What you will do:
Rewrite the rows below as a JSON list of strings, with each line as its own string and no blank lines. Leave the pictures out.

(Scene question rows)

■ ■ ■

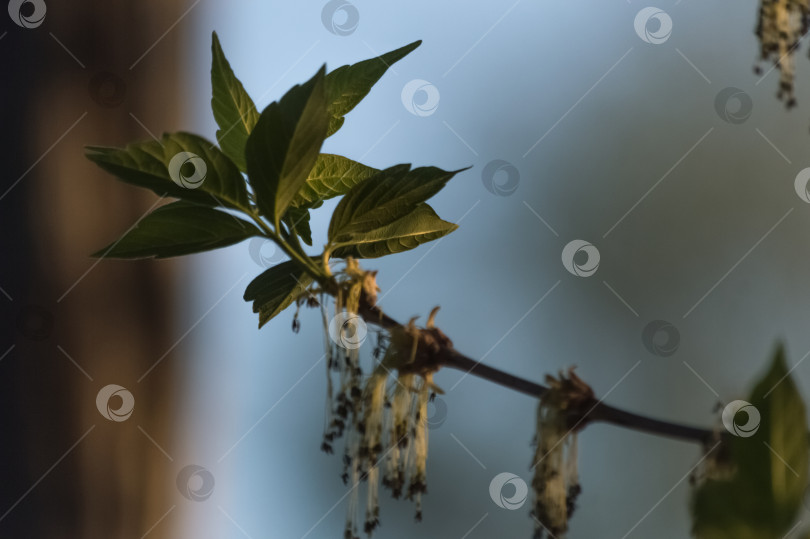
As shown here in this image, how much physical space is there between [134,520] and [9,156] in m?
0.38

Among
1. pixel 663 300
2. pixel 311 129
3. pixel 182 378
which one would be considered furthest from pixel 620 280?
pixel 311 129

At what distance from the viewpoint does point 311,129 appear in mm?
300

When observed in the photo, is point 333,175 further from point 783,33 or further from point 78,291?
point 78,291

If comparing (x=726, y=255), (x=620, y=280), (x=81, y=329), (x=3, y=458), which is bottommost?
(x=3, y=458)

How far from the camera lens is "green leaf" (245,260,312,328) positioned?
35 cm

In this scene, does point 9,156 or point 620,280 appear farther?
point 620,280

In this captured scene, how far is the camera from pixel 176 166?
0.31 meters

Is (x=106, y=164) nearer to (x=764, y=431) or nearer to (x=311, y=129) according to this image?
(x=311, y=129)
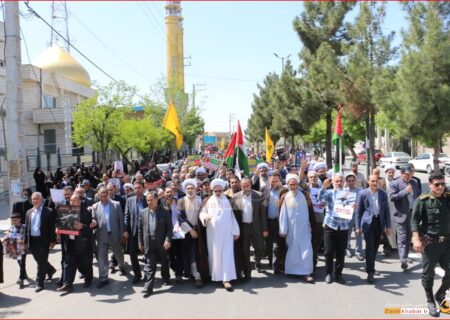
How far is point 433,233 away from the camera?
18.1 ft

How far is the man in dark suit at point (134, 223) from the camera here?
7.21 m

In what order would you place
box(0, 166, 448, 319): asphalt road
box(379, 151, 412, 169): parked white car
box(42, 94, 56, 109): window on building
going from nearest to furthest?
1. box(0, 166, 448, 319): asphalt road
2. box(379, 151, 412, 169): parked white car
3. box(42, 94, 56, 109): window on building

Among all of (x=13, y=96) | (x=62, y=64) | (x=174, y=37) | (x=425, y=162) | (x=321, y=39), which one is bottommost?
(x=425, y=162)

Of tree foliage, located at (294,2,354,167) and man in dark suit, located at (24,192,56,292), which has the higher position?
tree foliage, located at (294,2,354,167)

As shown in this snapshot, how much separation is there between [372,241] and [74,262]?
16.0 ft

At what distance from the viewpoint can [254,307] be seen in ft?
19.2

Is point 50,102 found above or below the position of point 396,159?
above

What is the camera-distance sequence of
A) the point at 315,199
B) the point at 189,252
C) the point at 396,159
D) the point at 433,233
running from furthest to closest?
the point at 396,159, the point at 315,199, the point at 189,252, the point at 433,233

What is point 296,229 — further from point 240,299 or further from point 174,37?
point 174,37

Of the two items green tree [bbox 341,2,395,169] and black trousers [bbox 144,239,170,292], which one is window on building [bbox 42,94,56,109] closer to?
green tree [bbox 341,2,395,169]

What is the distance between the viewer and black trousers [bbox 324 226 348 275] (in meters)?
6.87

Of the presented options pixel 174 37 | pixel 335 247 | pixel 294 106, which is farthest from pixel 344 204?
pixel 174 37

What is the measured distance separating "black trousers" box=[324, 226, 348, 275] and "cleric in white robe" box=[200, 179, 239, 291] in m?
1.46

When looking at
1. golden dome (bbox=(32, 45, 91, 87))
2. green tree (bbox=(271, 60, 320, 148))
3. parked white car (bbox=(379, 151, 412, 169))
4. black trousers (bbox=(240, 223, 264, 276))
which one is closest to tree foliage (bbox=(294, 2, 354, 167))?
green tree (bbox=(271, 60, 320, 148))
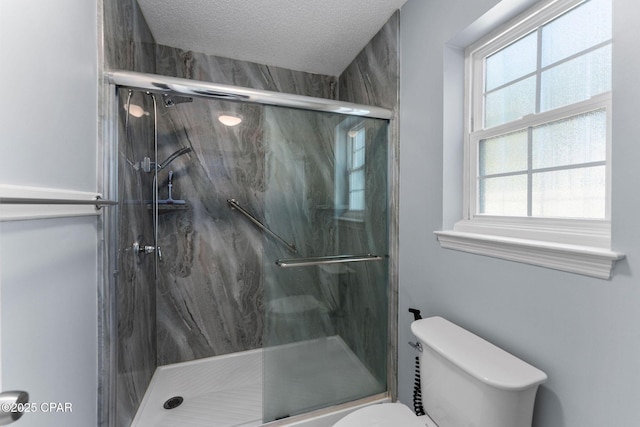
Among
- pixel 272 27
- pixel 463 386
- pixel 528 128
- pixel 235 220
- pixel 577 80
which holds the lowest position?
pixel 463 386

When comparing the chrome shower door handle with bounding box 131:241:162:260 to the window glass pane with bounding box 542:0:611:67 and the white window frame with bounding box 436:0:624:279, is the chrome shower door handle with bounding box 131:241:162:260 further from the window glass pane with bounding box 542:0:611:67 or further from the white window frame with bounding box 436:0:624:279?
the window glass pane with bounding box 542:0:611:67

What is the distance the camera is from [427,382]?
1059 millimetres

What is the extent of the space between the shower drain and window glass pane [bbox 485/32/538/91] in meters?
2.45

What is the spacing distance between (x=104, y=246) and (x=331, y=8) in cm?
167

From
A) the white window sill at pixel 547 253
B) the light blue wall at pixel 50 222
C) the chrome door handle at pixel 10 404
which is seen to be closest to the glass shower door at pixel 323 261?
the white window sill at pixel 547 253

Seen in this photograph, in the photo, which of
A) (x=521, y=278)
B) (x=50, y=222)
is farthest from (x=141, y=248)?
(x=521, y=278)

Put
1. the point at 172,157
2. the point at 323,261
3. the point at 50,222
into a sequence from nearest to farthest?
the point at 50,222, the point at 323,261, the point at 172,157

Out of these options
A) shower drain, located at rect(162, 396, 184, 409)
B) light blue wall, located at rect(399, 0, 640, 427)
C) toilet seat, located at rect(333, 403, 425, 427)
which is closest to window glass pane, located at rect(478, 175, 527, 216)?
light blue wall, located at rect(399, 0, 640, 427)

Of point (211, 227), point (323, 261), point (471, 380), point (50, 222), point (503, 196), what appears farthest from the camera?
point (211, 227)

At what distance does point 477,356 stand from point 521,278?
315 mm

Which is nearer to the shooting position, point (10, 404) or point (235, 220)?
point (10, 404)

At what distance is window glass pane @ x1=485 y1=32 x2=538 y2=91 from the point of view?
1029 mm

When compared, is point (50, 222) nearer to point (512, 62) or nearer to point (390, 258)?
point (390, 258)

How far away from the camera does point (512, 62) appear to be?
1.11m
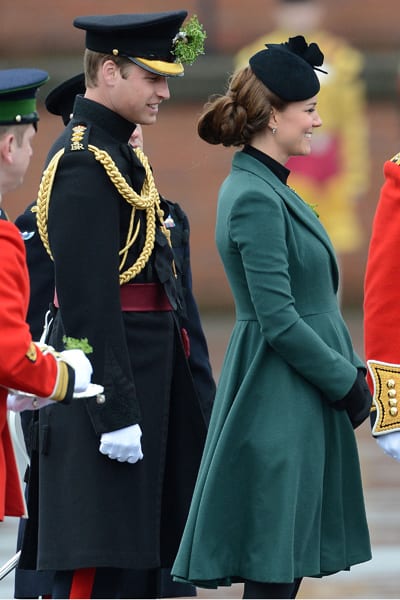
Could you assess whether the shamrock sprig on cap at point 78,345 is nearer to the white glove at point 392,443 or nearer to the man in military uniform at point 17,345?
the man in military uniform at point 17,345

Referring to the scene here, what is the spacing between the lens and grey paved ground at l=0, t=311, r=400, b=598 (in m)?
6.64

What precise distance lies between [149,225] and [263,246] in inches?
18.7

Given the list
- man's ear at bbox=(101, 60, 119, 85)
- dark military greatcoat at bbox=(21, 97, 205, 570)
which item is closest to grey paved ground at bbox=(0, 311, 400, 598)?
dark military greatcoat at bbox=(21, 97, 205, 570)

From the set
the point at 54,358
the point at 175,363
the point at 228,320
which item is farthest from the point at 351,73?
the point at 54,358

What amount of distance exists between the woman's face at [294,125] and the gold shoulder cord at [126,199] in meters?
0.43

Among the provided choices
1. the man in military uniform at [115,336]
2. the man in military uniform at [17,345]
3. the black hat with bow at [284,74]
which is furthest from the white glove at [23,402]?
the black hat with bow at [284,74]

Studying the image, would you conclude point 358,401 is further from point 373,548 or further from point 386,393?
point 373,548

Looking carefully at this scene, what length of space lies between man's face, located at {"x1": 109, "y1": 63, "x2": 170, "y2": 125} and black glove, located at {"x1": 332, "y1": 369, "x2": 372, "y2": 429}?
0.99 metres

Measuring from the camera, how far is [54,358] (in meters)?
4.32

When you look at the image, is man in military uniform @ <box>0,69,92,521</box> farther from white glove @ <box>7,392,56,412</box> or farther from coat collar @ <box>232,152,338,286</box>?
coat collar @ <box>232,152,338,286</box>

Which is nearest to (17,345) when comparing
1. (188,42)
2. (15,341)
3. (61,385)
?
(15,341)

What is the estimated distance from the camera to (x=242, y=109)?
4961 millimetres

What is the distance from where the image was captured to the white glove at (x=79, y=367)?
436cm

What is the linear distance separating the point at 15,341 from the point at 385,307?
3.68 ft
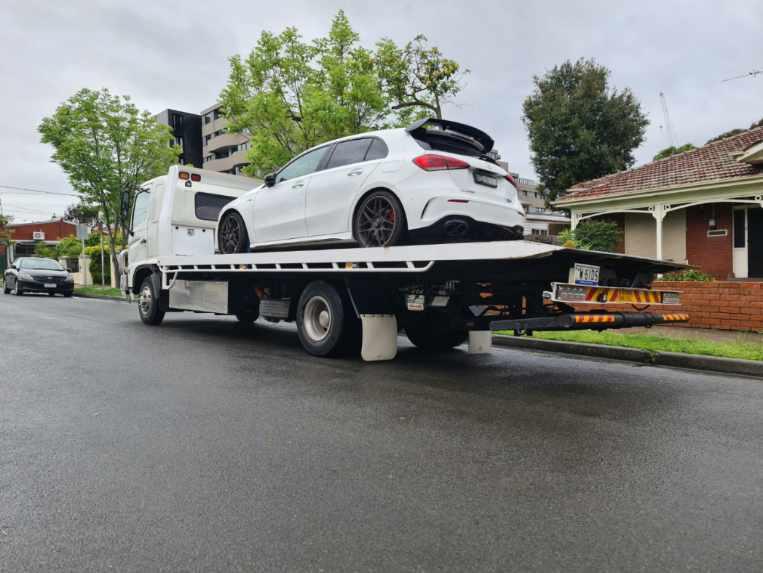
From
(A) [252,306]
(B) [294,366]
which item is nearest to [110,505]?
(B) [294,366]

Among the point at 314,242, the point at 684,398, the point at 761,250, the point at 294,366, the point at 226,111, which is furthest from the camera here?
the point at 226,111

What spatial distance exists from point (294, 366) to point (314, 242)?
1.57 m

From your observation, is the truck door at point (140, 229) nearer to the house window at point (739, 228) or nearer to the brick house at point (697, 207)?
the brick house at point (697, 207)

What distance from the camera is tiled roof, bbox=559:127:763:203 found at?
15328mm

■ ■ ■

Reply to the exercise:
[
  "As shown here in this image, how much physical space is there between [134,520] and [9,156] in m?",
  "0.38",
  "Among",
  "1. pixel 663 300",
  "2. pixel 311 129",
  "3. pixel 182 378",
  "which one would be considered furthest from pixel 620 280?",
  "pixel 311 129",
  "At what distance from the viewpoint does point 311,129 appear in mm?",
  "300",
  "When observed in the photo, is point 333,175 further from point 783,33 or further from point 78,291?",
  "point 78,291",
  "If comparing (x=726, y=255), (x=620, y=280), (x=81, y=329), (x=3, y=458), which is bottommost?",
  "(x=3, y=458)",
  "How far from the camera lens is \"green leaf\" (245,260,312,328) positioned?",
  "35 cm",
  "In this scene, does point 9,156 or point 620,280 appear farther?",
  "point 620,280",
  "In this captured scene, how far is the camera from pixel 176 166?",
  "0.31 meters",
  "Is (x=106, y=164) nearer to (x=764, y=431) or nearer to (x=311, y=129) according to this image?",
  "(x=311, y=129)",
  "How far is point 433,233 away from the camera?",
  "18.1 ft",
  "How far is the man in dark suit at point (134, 223) from the camera here?",
  "7.21 m",
  "In what order would you place",
  "box(0, 166, 448, 319): asphalt road",
  "box(379, 151, 412, 169): parked white car",
  "box(42, 94, 56, 109): window on building",
  "going from nearest to furthest?",
  "1. box(0, 166, 448, 319): asphalt road",
  "2. box(379, 151, 412, 169): parked white car",
  "3. box(42, 94, 56, 109): window on building",
  "Among all of (x=13, y=96) | (x=62, y=64) | (x=174, y=37) | (x=425, y=162) | (x=321, y=39), which one is bottommost?",
  "(x=425, y=162)",
  "Of tree foliage, located at (294,2,354,167) and man in dark suit, located at (24,192,56,292), which has the higher position?",
  "tree foliage, located at (294,2,354,167)",
  "As shown in this snapshot, how much separation is there between [372,241] and [74,262]?",
  "16.0 ft",
  "At what distance from the viewpoint can [254,307] be seen in ft?",
  "19.2",
  "Is point 50,102 found above or below the position of point 396,159?",
  "above",
  "What is the camera-distance sequence of",
  "A) the point at 315,199",
  "B) the point at 189,252",
  "C) the point at 396,159",
  "D) the point at 433,233",
  "running from furthest to closest?",
  "the point at 396,159, the point at 315,199, the point at 189,252, the point at 433,233",
  "What is point 296,229 — further from point 240,299 or further from point 174,37?",
  "point 174,37",
  "Of the two items green tree [bbox 341,2,395,169] and black trousers [bbox 144,239,170,292], which one is window on building [bbox 42,94,56,109] closer to?",
  "green tree [bbox 341,2,395,169]",
  "What is the distance between the viewer and black trousers [bbox 324 226 348 275] (in meters)?",
  "6.87",
  "Of the presented options pixel 174 37 | pixel 335 247 | pixel 294 106, which is farthest from pixel 344 204?",
  "pixel 174 37",
  "What is the measured distance separating \"black trousers\" box=[324, 226, 348, 275] and \"cleric in white robe\" box=[200, 179, 239, 291] in m?",
  "1.46",
  "When looking at",
  "1. golden dome (bbox=(32, 45, 91, 87))",
  "2. green tree (bbox=(271, 60, 320, 148))",
  "3. parked white car (bbox=(379, 151, 412, 169))",
  "4. black trousers (bbox=(240, 223, 264, 276))",
  "which one is closest to tree foliage (bbox=(294, 2, 354, 167))?",
  "green tree (bbox=(271, 60, 320, 148))",
  "Among",
  "- pixel 272 27",
  "- pixel 463 386",
  "- pixel 528 128",
  "- pixel 235 220",
  "- pixel 577 80",
  "which holds the lowest position?",
  "pixel 463 386",
  "When comparing the chrome shower door handle with bounding box 131:241:162:260 to the window glass pane with bounding box 542:0:611:67 and the white window frame with bounding box 436:0:624:279, is the chrome shower door handle with bounding box 131:241:162:260 further from the window glass pane with bounding box 542:0:611:67 or further from the white window frame with bounding box 436:0:624:279?",
  "the window glass pane with bounding box 542:0:611:67",
  "What is the distance the camera is from [427,382]?",
  "1059 millimetres",
  "What is the extent of the space between the shower drain and window glass pane [bbox 485/32/538/91] in meters?",
  "2.45",
  "What is the spacing distance between (x=104, y=246) and (x=331, y=8) in cm?",
  "167",
  "From",
  "A) the white window sill at pixel 547 253",
  "B) the light blue wall at pixel 50 222",
  "C) the chrome door handle at pixel 10 404",
  "which is seen to be closest to the glass shower door at pixel 323 261?",
  "the white window sill at pixel 547 253",
  "Seen in this photograph, in the photo, which of",
  "A) (x=521, y=278)",
  "B) (x=50, y=222)",
  "is farthest from (x=141, y=248)?",
  "(x=521, y=278)",
  "Put",
  "1. the point at 172,157",
  "2. the point at 323,261",
  "3. the point at 50,222",
  "into a sequence from nearest to farthest?",
  "the point at 50,222, the point at 323,261, the point at 172,157",
  "Out of these options",
  "A) shower drain, located at rect(162, 396, 184, 409)",
  "B) light blue wall, located at rect(399, 0, 640, 427)",
  "C) toilet seat, located at rect(333, 403, 425, 427)",
  "which is closest to window glass pane, located at rect(478, 175, 527, 216)?",
  "light blue wall, located at rect(399, 0, 640, 427)",
  "Of point (211, 227), point (323, 261), point (471, 380), point (50, 222), point (503, 196), what appears farthest from the camera?",
  "point (211, 227)",
  "At what distance does point 477,356 stand from point 521,278?",
  "315 mm",
  "Which is nearer to the shooting position, point (10, 404) or point (235, 220)?",
  "point (10, 404)",
  "At what distance is window glass pane @ x1=485 y1=32 x2=538 y2=91 from the point of view?",
  "1029 mm",
  "When compared, is point (50, 222) nearer to point (512, 62) or nearer to point (390, 258)?",
  "point (390, 258)",
  "How far away from the camera does point (512, 62) appear to be?",
  "1.11m",
  "Could you assess whether the shamrock sprig on cap at point 78,345 is nearer to the white glove at point 392,443 or nearer to the man in military uniform at point 17,345?",
  "the man in military uniform at point 17,345",
  "Referring to the scene here, what is the spacing between the lens and grey paved ground at l=0, t=311, r=400, b=598 (in m)?",
  "6.64",
  "What precise distance lies between [149,225] and [263,246] in inches?",
  "18.7",
  "Given the list",
  "- man's ear at bbox=(101, 60, 119, 85)",
  "- dark military greatcoat at bbox=(21, 97, 205, 570)",
  "which item is closest to grey paved ground at bbox=(0, 311, 400, 598)?",
  "dark military greatcoat at bbox=(21, 97, 205, 570)",
  "From the set",
  "the point at 54,358",
  "the point at 175,363",
  "the point at 228,320",
  "which item is farthest from the point at 351,73?",
  "the point at 54,358",
  "What amount of distance exists between the woman's face at [294,125] and the gold shoulder cord at [126,199] in meters?",
  "0.43",
  "Among the provided choices",
  "1. the man in military uniform at [115,336]",
  "2. the man in military uniform at [17,345]",
  "3. the black hat with bow at [284,74]",
  "which is furthest from the white glove at [23,402]?",
  "the black hat with bow at [284,74]",
  "Studying the image, would you conclude point 358,401 is further from point 373,548 or further from point 386,393?",
  "point 373,548",
  "Looking carefully at this scene, what length of space lies between man's face, located at {\"x1\": 109, \"y1\": 63, \"x2\": 170, \"y2\": 125} and black glove, located at {\"x1\": 332, \"y1\": 369, \"x2\": 372, \"y2\": 429}?",
  "0.99 metres",
  "Measuring from the camera, how far is [54,358] (in meters)?",
  "4.32",
  "When you look at the image, is man in military uniform @ <box>0,69,92,521</box> farther from white glove @ <box>7,392,56,412</box> or farther from coat collar @ <box>232,152,338,286</box>?",
  "coat collar @ <box>232,152,338,286</box>",
  "Which is nearest to (17,345) when comparing",
  "1. (188,42)",
  "2. (15,341)",
  "3. (61,385)",
  "?",
  "(15,341)",
  "What is the estimated distance from the camera to (x=242, y=109)?",
  "4961 millimetres",
  "What is the distance from where the image was captured to the white glove at (x=79, y=367)?",
  "436cm",
  "What is the linear distance separating the point at 15,341 from the point at 385,307?",
  "3.68 ft",
  "From",
  "(A) [252,306]",
  "(B) [294,366]",
  "which item is nearest to [110,505]?",
  "(B) [294,366]",
  "Among the point at 314,242, the point at 684,398, the point at 761,250, the point at 294,366, the point at 226,111, which is furthest from the camera here?",
  "the point at 226,111",
  "What spatial distance exists from point (294, 366) to point (314, 242)?",
  "1.57 m",
  "From your observation, is the truck door at point (140, 229) nearer to the house window at point (739, 228) or nearer to the brick house at point (697, 207)?",
  "the brick house at point (697, 207)",
  "What distance from the camera is tiled roof, bbox=559:127:763:203 found at?",
  "15328mm"
]